2. Lässt die Auslegung einer durch betriebliche Übung begründeten Vertragsbedingung – hier die Zahlung eines Weihnachtsgelds – unter Berücksichtigung aller wesentlichen Umstände mehrere Ergebnisse zu, ohne dass ein Auslegungsergebnis den klaren Vorzug verdient, besteht ein nicht behebbarer Zweifel iSv. § 305c Abs. 2 BGB. Der Arbeitgeber muss in diesem Fall die ihm ungünstigste und für den Arbeitnehmer als Vertragspartner günstigste Auslegungsmöglichkeit gegen sich gelten lassen.
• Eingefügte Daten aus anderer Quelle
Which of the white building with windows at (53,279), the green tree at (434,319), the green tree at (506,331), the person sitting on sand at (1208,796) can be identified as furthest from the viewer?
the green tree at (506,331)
Das ist diejenige, die der Klage zum Erfolg verhilft (Rn. 18).
3. Die Bezeichnung einer Leistung als „Weihnachtsgeld“ lässt neben einer möglichen Auslegung als arbeitsleistungsbezogene Sonderzuwendung auch die Deutung zu, dass der Arbeitgeber sich mit der Zahlung anlassbezogen an den zum Weihnachtsfest typischerweise erhöhten Aufwendungen der Arbeitnehmer beteiligen will. Im letzteren Fall hängt die Leistung regelmäßig nicht von der Erbringung einer bestimmten Arbeitsleistung ab (Rn. 22).
4. Der Arbeitgeber ist nicht berechtigt, eine Sonderzahlung, welche nicht ausschließlich der Vergütung erbrachter Arbeitsleistung dient, aufgrund fortdauernder Arbeitsunfähigkeit nach Ablauf des Entgeltfortzahlungszeitraums einseitig zu kürzen. Vielmehr setzt eine Kürzung das Vorliegen einer individualrechtlichen oder kollektivrechtlichen Vereinbarung iSv. § 4a EFZG voraus (Rn. 35 ff.)